With those honestly I'd be affraid of mine but I'm use to my old Rincon


----------



## 850PoPo (Oct 28, 2009)

Really you have to ride one to get the feel it's got a big ole motor and it's a very heavy machine I'm not use to a bike this large


----------



## 30backs (Feb 23, 2009)

dont really know how many feet that was i told him i would run as fast as far my sec spring would allow me to go . low end the brute feels way more responsive to me but the xp rides very well with the eps on it but with out the sld mod it c has a hard tim moving the big tires like a brute


----------



## 08GreenBrute (Jul 13, 2009)

ok id love to race an 850xp just to see on the 300' track. mine usually out runs mildly built 450's in the 300ft when i had stock tires anyway not sure with the 28's


----------



## Metal Man (Dec 17, 2008)

I posted a pretty good thread a while back with videos of me racing a new Popo 850 XP.

I had just got my VDI programmer but i did not have the HMF exhaust then. The Popo had exhaust and programmer.

Those 850 xp's have plenty of power. Its just not as "instant!!" on take off as the brutes are. in a way thats a good thing. Much easer to control if you punch it WOT from a stop....but it not near as fun :bigok:

Heres the link if you want to see the videos. http://www.mudinmyblood.net/forum/showthread.php?t=1826


----------



## 850PoPo (Oct 28, 2009)

I've been told with the heel clicker you can get that snap that your speaking of out of the xp. Only thing i'd be worry with is would the belt hold up to it cause the 850 has the same belt as the 550 and I've heard those shreed belts with the epi clutch kit


----------



## 650Brute (Dec 18, 2008)

I saw a certain 850 Pull a wheelie at 20+ mph, haven't rode one myself. Nice Bike tho, for sure.


----------



## 850PoPo (Oct 28, 2009)

Well you didn't ask you are more than welcome to ride it anytime.


----------



## 88rxn/a (Mar 2, 2009)

i have always disliked polaris up until the XP. i know have respect for the sportsman.


----------

TASKS AND EXERCISES:
**1)** In the forum thread, what did Metal Man say he did not have yet when he raced the Popo 850 XP?
**2)** Name each distinct username that posts in the forum thread, counting repeat posters once.

MATERIAL SUPPLIED:
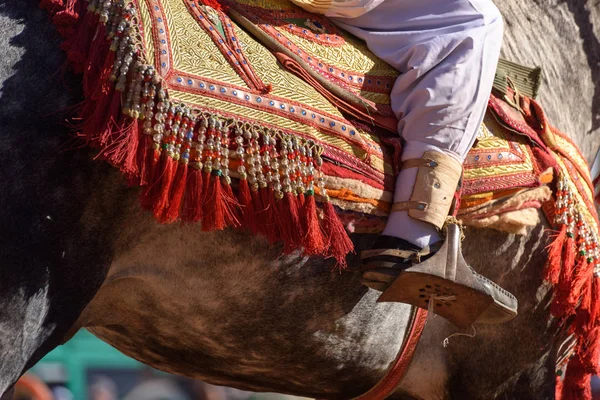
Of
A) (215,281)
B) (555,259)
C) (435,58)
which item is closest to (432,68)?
(435,58)

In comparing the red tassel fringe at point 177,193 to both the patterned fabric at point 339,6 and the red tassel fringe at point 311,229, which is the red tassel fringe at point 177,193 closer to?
the red tassel fringe at point 311,229

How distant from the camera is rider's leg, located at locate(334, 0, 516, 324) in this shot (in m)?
2.36

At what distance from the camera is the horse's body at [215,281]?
192cm

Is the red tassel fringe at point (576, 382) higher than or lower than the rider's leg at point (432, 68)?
lower

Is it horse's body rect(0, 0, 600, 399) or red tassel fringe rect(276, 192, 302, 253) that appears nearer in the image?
horse's body rect(0, 0, 600, 399)

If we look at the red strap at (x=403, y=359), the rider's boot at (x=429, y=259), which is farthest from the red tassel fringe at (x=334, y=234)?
the red strap at (x=403, y=359)

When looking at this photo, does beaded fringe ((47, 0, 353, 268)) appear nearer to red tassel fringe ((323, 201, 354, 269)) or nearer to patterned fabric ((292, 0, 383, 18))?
red tassel fringe ((323, 201, 354, 269))

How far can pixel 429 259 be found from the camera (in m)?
→ 2.33

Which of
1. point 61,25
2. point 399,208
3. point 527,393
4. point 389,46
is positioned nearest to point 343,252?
point 399,208

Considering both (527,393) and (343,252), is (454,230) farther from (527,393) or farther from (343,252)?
(527,393)

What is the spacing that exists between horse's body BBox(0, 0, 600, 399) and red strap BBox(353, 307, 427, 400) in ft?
0.10

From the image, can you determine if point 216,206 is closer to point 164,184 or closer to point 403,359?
point 164,184

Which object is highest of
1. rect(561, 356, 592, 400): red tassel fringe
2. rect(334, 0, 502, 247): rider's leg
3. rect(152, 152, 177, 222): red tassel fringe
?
rect(334, 0, 502, 247): rider's leg

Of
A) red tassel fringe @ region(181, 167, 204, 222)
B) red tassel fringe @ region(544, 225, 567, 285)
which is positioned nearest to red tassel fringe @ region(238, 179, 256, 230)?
red tassel fringe @ region(181, 167, 204, 222)
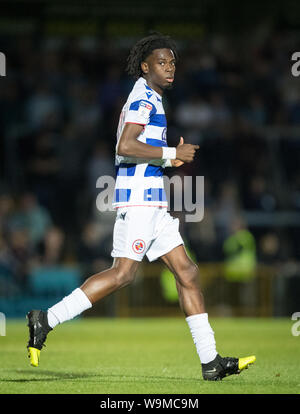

SOLUTIONS TO EACH TASK:
**1)** The HMF exhaust.

**2)** 850PoPo, 30backs, 08GreenBrute, Metal Man, 650Brute, 88rxn/a